══ TEXTO DEL EJERCICIO ══

El autor aprovecha la permanencia de Aníbal en la isla para descubrirnos su historia y las expediciones europeas que tuvieron lugar con las consabidas excavaciones y el descubrimiento de los numerosos moáis, estatuas gigantes esculpidas en basalto del cono volcánico, representando diversas divinidades.

Se han registrado unos 900 moáis en la Isla de Pascua, la mayoría en toba lapilli del volcán Rano Raraku, que estudiaron los famosos antropólogos y arqueólogos como Katherine Routledge, Thor Heyerdahl y Alfred Métraux.

De los 900, unos 400 se encuentran en la cantera de Rano Raraku, 288 asociados a los ahu, y el resto disperso en distintos puntos de la isla, probablemente abandonados en la ruta hacia algún ahu (plataformas) por circunstancias que se desconocen.

En esta paradisiaca isla cercada por el océano infinito, en la que se mezclan el olor a sal marina, el verdor azulado de sus aguas y un cielo majestoso, donde en la noche brillan luceros titilantes y estrellas fugaces iluminando la oscuridad, es imposible que no surja el fuego del amor y, así, aparece de pronto, como eje y centro de la novela, irrumpiendo como incendio pasional que arrasará los corazones de Aníbal y la princesa Anuaiti-Matua.

Los amantes sintieron el latir de sus venas encerradas en su cuerpo, buscando la salida.

El amor que surge entre ellos es un sentimiento visceral y arrebatador, como no podía ser de otra manera, pues se ha ido alimentando bajo un cielo estrellado, irisado por constelaciones, estrellas fugaces y presidida por una luna llena, coronada de azahares.

Los amantes se contemplaban absortos, sollozando hacia adentro, para que la fuente de su llanto no rompiera ese silencio mágico, cerrando sus ojos para sentir el cuerpo como una ofrenda que se derramaba como un río de lava, mientras en sus bocas afloraba una luz semejante al plumaje de un pájaro tiritando en la nieve.

Para ellos había dejado de existir el tiempo, todo era un recomenzar desde el mismo instante en que juntaron sus cuerpos y ya no sentían el temor de que todo fuera un espejismo.

Pues el fuego que emanaba de sus sentidos era tan real como la calcinada tierra volcánica en que tenían hundidos sus pies, haciéndose un todo con la madre naturaleza.

Los amantes sintieron el latir de sus venas encerradas en su cuerpo, buscando la salida, porque para ellos la única liberación que existía era sellar un pacto sublime con el sol la luna y el amor.

Mientras estaban los dos amantes, Aníbal y Ana, en un lugar apartado y apacible, dándose besos porque sus cuerpos pedían amor como una necesidad fisiológica con todas sus consecuencias.

Pronto el fruto de su amor se realizó en un hijo al que pusieron de nombre Casimiro, pero como la felicidad no es eterna, ni siquiera en la Isla de Pascua, llegó la desgracia.

Pasado un tiempo surgieron las infamias, las conspiraciones, las falsas acusaciones y el enfrentamiento entre clanes que puso fin a la paz y concordia existentes.

═══
══ DATOS PARA REVISAR ══

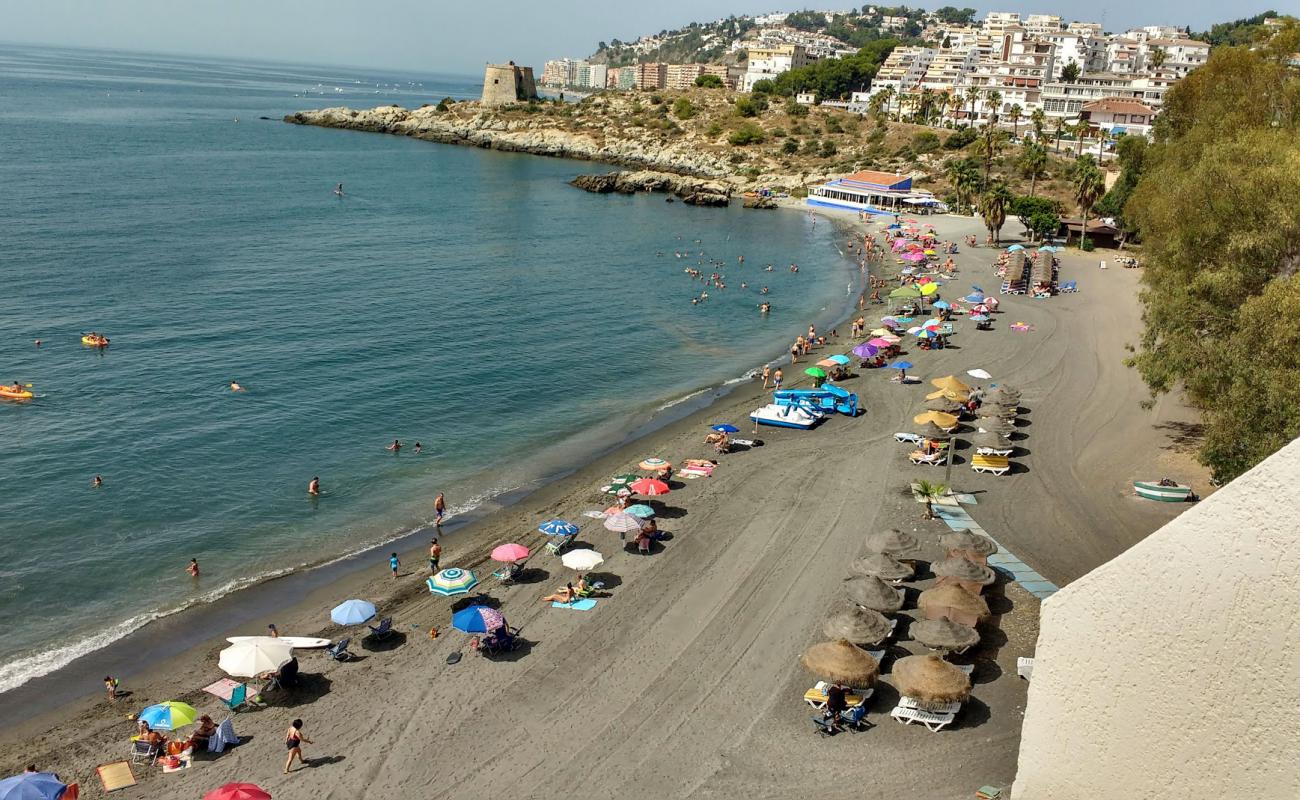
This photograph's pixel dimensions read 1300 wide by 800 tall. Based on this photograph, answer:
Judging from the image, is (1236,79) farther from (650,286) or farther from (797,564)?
(650,286)

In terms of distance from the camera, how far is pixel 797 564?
24.6 meters

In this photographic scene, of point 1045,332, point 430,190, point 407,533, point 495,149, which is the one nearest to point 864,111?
→ point 495,149

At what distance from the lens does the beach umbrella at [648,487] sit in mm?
28438

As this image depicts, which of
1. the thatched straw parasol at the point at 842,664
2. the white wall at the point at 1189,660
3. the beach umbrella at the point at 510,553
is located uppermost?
the white wall at the point at 1189,660

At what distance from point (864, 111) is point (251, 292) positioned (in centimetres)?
12565

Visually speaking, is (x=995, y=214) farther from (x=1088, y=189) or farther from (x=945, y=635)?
(x=945, y=635)

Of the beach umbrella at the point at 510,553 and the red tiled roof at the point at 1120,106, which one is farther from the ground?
the red tiled roof at the point at 1120,106

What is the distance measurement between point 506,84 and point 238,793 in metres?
175

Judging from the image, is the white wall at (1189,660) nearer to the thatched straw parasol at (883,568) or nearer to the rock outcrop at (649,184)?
the thatched straw parasol at (883,568)

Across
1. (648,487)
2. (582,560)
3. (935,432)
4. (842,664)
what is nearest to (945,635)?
(842,664)

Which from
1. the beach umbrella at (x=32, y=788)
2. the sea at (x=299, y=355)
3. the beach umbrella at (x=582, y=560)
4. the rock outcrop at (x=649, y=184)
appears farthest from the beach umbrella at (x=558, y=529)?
the rock outcrop at (x=649, y=184)

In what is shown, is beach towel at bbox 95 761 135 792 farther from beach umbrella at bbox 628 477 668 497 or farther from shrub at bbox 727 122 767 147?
shrub at bbox 727 122 767 147

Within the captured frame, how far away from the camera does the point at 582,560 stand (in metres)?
24.2

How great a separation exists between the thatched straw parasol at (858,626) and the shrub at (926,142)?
106876 millimetres
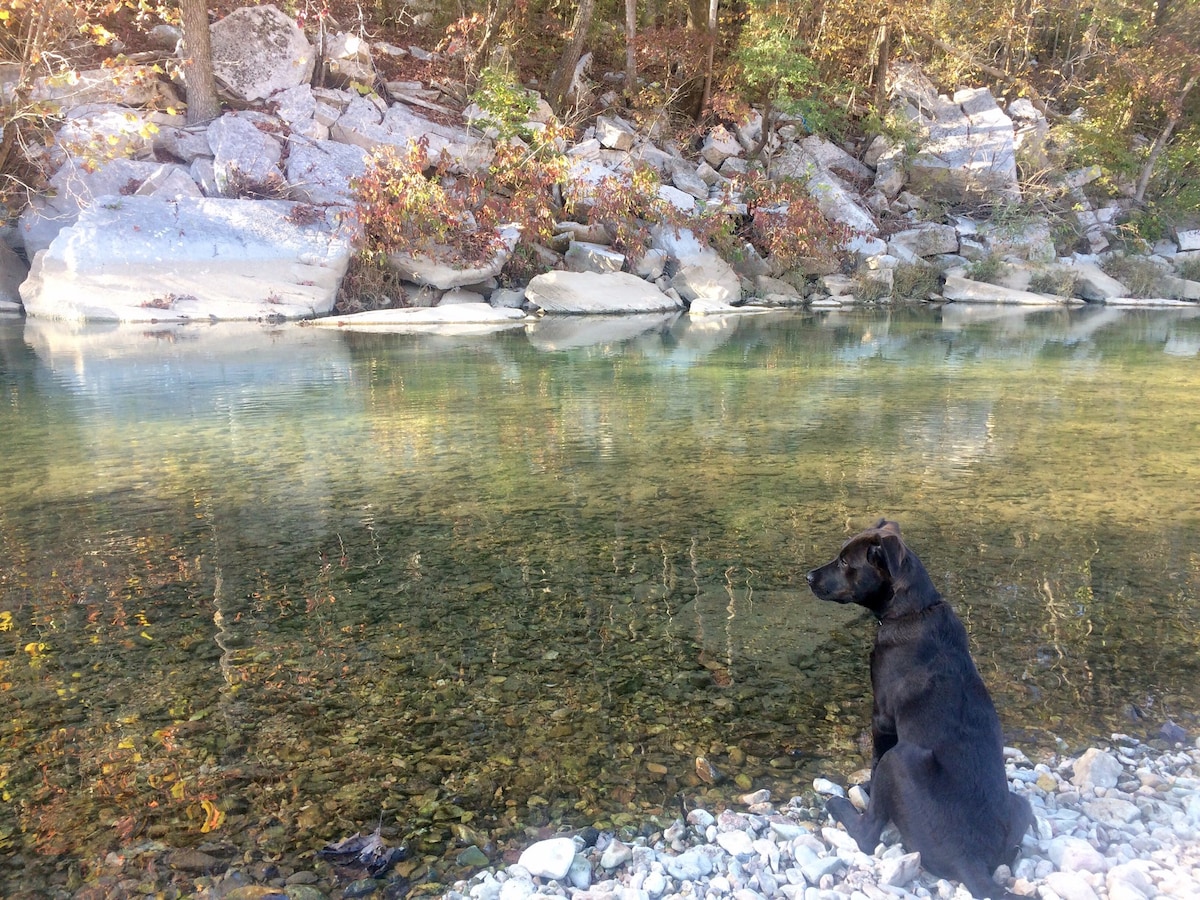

═══

## PREGUNTAS DEL EJERCICIO
A. Enumera los antropólogos y arqueólogos que, según el texto sobre la novela de la Isla de Pascua, estudiaron los moáis.
B. Copia del texto sobre la novela de la Isla de Pascua el fragmento entre "Para ellos había" y "llegó la desgracia.", ambos incluidos.

## LISTA DE SOLUCIONES
A. Katherine Routledge, Thor Heyerdahl y Alfred Métraux.

B.
Para ellos había dejado de existir el tiempo, todo era un recomenzar desde el mismo instante en que juntaron sus cuerpos y ya no sentían el temor de que todo fuera un espejismo.

Pues el fuego que emanaba de sus sentidos era tan real como la calcinada tierra volcánica en que tenían hundidos sus pies, haciéndose un todo con la madre naturaleza.

Los amantes sintieron el latir de sus venas encerradas en su cuerpo, buscando la salida, porque para ellos la única liberación que existía era sellar un pacto sublime con el sol la luna y el amor.

Mientras estaban los dos amantes, Aníbal y Ana, en un lugar apartado y apacible, dándose besos porque sus cuerpos pedían amor como una necesidad fisiológica con todas sus consecuencias.

Pronto el fruto de su amor se realizó en un hijo al que pusieron de nombre Casimiro, pero como la felicidad no es eterna, ni siquiera en la Isla de Pascua, llegó la desgracia.